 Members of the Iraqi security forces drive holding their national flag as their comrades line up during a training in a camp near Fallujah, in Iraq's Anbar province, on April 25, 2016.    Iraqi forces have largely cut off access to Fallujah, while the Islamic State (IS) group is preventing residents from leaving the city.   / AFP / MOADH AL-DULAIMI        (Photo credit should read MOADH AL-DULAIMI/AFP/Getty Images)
--
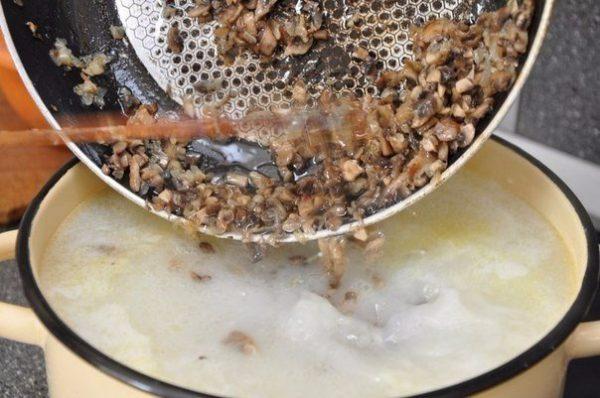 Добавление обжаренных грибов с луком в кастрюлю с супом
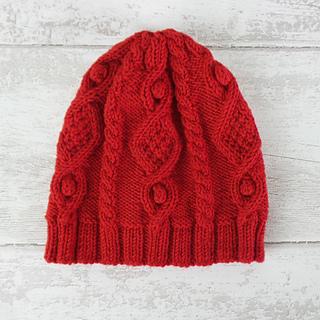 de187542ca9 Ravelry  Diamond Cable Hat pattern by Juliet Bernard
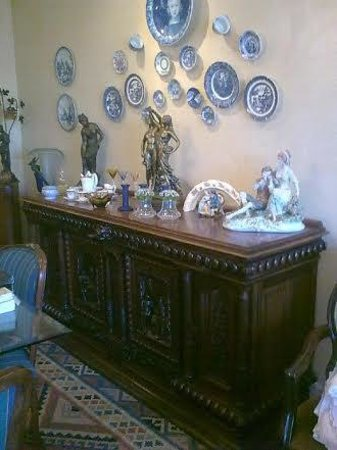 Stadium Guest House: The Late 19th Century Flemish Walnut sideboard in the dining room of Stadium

## Exercise:
Taking the entries above, extract every line from the one bearing "by Juliet Bernard" through the one bearing "Stadium Guest House: The", exactly, with no pictures.

## Solved exercise:
 de187542ca9 Ravelry  Diamond Cable Hat pattern by Juliet Bernard
 Stadium Guest House: The Late 19th Century Flemish Walnut sideboard in the dining room of Stadium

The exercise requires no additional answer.